De tal palo, tal astilla. EI no quiso resignarse a ser la franquicia irakí de Al Qaeda y acabó superando en poder, horror y crueldad a su madre y maestra. Hoy, esas sencillas siglas bastan para aterrorizar al mundo

18 jun 2017 / 07:58 h - Actualizado: 18 jun 2017 / 07:58 h.

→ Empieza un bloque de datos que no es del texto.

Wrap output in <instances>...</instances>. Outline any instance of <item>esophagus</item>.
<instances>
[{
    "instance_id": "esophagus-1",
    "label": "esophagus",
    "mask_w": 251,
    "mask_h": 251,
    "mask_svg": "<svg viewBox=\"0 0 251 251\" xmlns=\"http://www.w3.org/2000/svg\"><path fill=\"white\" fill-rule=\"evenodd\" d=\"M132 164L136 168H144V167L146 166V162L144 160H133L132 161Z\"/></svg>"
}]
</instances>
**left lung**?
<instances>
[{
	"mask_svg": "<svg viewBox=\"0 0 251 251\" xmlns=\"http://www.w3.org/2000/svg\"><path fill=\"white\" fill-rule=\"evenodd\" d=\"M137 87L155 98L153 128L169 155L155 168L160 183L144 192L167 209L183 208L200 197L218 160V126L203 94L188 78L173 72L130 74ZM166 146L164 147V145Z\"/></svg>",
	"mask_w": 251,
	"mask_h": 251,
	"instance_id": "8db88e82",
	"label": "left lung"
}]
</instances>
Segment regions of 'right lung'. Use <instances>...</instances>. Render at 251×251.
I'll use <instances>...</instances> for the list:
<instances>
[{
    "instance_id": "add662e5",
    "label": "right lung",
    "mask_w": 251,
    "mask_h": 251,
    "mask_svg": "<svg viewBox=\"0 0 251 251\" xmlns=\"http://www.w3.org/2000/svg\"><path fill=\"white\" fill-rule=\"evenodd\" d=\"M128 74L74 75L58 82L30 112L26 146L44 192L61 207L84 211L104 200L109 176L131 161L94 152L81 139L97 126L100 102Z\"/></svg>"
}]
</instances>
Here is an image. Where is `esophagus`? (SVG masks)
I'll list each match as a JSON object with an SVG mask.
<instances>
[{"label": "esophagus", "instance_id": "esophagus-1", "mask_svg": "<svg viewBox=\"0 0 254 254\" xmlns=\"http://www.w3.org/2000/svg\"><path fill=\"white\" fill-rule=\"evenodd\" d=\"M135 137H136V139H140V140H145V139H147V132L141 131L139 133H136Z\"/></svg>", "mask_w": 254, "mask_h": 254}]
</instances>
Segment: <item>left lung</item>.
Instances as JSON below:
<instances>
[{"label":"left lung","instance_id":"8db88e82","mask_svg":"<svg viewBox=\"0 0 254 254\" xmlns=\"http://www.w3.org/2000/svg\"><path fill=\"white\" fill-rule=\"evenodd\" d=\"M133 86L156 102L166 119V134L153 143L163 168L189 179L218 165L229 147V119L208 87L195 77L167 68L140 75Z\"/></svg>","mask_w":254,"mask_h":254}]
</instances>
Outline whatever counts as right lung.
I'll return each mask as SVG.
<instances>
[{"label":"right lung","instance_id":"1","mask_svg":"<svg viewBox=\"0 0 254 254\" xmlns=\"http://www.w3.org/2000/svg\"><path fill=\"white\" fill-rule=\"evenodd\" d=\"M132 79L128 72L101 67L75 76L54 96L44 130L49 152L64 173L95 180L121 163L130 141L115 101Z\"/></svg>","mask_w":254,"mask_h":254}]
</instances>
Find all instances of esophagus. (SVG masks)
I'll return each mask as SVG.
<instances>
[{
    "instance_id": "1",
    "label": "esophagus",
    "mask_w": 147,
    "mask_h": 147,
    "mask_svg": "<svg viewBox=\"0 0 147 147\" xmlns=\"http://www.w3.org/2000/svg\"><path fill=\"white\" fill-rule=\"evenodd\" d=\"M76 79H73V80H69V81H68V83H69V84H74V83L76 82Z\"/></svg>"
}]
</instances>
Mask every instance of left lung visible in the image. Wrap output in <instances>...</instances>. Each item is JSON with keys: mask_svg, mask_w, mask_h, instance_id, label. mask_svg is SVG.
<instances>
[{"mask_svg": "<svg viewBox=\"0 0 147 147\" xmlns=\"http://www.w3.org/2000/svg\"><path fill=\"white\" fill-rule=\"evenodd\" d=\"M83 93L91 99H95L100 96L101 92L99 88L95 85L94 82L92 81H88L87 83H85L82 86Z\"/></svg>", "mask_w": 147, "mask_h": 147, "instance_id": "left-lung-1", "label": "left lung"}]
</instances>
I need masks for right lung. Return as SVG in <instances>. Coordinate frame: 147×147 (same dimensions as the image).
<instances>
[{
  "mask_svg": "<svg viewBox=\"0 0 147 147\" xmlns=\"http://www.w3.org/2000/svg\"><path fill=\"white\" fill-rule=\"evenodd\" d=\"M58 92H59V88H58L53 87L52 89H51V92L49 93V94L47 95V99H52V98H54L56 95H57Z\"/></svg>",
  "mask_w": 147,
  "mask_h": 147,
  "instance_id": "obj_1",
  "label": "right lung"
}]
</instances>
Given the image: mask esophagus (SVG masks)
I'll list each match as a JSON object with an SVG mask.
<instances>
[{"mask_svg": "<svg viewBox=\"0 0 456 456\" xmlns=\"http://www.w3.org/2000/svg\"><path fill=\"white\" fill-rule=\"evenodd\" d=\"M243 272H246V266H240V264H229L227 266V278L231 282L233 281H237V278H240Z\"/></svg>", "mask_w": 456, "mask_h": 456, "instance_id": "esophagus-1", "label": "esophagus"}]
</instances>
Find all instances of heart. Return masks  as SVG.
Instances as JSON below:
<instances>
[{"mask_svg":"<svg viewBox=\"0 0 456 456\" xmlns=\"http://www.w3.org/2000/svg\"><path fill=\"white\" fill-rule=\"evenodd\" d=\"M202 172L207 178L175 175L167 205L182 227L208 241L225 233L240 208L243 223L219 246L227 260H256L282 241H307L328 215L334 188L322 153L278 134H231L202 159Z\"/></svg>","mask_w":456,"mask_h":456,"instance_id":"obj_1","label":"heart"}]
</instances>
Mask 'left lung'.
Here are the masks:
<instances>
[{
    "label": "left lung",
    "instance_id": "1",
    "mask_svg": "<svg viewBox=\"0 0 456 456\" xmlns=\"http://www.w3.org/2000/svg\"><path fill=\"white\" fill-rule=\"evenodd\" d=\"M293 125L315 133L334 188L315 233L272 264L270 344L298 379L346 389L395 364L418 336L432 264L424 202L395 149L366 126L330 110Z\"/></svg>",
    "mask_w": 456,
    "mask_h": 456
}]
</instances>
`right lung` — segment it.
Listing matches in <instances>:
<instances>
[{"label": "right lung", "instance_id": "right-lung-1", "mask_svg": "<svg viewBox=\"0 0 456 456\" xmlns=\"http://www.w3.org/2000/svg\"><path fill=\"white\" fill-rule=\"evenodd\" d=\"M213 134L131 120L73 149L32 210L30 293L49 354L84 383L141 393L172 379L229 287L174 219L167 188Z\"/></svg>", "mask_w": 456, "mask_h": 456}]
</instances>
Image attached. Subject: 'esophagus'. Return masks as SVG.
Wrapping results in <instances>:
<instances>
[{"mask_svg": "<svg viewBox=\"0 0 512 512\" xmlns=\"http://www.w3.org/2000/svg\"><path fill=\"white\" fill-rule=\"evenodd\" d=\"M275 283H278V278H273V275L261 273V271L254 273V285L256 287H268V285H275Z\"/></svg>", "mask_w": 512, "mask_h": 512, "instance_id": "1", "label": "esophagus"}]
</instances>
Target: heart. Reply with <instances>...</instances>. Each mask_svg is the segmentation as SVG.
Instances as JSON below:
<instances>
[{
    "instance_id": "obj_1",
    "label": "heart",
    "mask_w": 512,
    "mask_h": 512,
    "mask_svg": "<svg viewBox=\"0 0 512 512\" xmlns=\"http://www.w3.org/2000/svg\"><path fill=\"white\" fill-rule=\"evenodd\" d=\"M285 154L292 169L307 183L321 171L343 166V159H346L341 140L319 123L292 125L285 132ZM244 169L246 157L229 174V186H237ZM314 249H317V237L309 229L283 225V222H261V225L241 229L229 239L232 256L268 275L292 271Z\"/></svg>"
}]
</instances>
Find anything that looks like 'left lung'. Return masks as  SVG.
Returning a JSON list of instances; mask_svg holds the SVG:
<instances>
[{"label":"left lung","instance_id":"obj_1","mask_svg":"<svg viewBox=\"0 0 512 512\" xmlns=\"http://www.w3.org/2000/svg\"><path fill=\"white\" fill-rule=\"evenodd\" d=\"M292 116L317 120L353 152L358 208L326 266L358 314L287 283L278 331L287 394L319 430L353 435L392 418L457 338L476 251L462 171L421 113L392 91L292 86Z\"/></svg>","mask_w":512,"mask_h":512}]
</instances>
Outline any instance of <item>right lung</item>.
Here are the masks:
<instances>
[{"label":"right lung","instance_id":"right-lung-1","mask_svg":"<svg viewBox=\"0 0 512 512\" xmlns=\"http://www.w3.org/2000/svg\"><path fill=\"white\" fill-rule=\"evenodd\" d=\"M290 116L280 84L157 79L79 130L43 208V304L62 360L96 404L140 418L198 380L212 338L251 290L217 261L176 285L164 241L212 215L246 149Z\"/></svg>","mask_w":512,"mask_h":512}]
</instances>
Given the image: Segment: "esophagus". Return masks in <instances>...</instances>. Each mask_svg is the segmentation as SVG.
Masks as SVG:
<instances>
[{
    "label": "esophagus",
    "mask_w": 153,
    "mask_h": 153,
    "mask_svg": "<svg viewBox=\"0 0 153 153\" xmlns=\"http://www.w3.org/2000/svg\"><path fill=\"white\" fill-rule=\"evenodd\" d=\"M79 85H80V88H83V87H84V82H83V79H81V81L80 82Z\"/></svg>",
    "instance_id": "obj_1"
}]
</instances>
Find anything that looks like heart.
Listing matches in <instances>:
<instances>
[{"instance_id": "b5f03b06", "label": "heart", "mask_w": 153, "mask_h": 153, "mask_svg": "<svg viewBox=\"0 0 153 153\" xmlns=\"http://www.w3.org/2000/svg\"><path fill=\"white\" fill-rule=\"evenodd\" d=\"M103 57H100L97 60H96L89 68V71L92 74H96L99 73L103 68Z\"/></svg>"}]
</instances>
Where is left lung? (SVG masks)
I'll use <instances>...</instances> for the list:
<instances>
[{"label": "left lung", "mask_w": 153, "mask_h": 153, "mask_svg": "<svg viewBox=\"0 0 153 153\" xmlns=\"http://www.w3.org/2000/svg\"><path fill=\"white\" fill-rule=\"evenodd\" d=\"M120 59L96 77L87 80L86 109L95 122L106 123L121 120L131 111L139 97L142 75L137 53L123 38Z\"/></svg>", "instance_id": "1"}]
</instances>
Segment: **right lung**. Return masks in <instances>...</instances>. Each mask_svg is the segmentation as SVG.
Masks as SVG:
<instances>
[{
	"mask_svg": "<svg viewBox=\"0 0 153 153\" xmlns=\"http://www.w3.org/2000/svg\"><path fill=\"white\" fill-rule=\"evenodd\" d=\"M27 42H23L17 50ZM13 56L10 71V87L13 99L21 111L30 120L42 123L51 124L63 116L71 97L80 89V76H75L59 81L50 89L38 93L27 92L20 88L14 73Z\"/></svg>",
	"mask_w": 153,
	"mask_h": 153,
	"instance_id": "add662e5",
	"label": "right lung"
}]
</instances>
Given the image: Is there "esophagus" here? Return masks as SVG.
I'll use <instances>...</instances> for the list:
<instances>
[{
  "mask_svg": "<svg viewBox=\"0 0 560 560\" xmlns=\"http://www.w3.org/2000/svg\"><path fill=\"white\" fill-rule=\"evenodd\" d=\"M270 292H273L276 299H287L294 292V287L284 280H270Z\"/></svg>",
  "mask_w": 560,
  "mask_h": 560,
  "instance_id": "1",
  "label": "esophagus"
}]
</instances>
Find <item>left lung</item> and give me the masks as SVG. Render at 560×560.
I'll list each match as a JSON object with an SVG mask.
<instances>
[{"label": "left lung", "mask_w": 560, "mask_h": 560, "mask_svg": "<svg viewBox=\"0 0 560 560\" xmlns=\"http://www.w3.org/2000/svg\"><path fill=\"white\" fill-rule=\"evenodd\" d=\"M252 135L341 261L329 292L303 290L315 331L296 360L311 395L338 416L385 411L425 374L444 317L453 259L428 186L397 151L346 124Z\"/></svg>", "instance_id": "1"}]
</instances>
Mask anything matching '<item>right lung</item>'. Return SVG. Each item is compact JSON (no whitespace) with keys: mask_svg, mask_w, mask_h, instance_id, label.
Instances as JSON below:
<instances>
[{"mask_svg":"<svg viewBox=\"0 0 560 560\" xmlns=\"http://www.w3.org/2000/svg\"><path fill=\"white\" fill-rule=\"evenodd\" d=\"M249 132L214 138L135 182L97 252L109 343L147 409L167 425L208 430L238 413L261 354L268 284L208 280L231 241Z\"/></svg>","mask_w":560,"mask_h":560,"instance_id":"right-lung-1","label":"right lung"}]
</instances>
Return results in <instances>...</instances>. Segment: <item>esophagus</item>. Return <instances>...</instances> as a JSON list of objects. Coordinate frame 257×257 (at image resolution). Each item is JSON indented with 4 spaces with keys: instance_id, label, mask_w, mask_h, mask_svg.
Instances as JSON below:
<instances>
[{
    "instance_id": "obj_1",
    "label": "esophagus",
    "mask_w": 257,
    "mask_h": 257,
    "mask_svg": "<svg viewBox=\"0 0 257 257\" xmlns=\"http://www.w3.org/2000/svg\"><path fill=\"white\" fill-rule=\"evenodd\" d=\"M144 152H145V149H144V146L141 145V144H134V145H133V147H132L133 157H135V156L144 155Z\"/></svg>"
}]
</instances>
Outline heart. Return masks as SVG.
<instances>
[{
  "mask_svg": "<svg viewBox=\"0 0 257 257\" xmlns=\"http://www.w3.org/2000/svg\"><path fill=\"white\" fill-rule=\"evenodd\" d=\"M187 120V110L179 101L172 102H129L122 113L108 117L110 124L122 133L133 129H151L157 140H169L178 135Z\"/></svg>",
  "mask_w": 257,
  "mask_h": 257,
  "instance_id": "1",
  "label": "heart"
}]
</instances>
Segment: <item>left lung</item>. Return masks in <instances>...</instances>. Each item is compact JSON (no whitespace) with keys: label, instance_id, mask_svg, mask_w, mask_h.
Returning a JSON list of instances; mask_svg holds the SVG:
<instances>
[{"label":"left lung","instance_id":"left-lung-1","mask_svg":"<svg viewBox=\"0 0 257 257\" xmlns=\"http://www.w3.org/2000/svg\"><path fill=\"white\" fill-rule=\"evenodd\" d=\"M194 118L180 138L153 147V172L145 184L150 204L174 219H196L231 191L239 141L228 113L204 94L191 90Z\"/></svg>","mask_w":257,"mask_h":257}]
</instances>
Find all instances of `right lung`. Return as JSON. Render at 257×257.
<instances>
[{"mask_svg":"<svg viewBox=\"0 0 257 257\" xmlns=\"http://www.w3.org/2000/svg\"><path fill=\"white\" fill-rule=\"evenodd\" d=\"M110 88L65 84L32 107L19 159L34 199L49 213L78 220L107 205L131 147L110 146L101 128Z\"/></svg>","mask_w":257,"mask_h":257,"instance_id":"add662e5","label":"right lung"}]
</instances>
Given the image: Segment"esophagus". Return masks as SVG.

"Terrorismo","La amenaza yihadista"
  • Varios ramos de flores, velas y mensajes dejados en memoria de las víctimas del último atentado de Londres en los alrededores del Ayuntamiento de la ciudad, el 6 de junio. / Efe
    Varios ramos de flores, velas y mensajes dejados en memoria de las víctimas del último atentado de Londres en los alrededores del Ayuntamiento de la ciudad, el 6 de junio. / Efe

El 3 de febrero de 2015, la sociedad terrorista conocida como Estado Islámico (EI) difundió un vídeo que noqueó al mundo. En una superproducción audiovisual de 22 minutos de duración y altísima calidad titulada La curación de los creyentes, mostró la ejecución en Siria del piloto jordano de la coalición internacional Muadh al Kasasbeh, de 26 años, encerrado en un jaulón y quemado vivo en unas imágenes horrendas de perversa vocación poética. Una hora más tarde, Barack Obama emitía un comunicado al respecto. Un día después, la madre del soldado tan cruelmente asesinado, Safiya, moría de pena en el hospital jordano de Karak. Y antes de eso, al conocerse la detención de Kasasbeh el 24 de diciembre, Emiratos Árabes retiraba a sus pilotos de la campaña de la coalición contra los yihadistas por miedo a que a alguno pudiera pasarle algo similar. Pero sobre todo, ese día el mundo descubrió un horror extremo que le heló el corazón y que terminó de dividir a la sociedad civilizada entre quienes sostienen que el terrorismo se combate con buen talante y más libertad y los que, en el extremo opuesto del arco de la opinión, defienden el blindaje de occidente ante un enemigo yihadista con el que no caben las debilidades y que debe ser exterminado. El que los terroristas del EI se estén acostumbrando a venir a matarnos a nuestras calles, haciendo trizas las pocas creencias de seguridad que le quedan a la población, no está favoreciendo precisamente una conciliación entre ambas posturas: los atentados salvajes de París, Bruselas, Orlando, Ataturk, Niza, Berlín, Estambul, Estocolmo, Mánchester, Londres... han conducido a Europa y EEUU, sumidos en una crisis de liderazgos como no se recuerda otra, a un estado de miedo cuya desembocadura se antoja imprevisible. Del estupor general solo se libran los editores, que no paran de lanzar libros sobre el terror y sus causas. Eso y la petición de las autoridades de no llamarlos respetuosamente Estado Islámico, sino Daesh (al Dawla al Islamiya al Iraq al Sham), que es un nombre que no soportan porque suena ofensivo en lengua árabe.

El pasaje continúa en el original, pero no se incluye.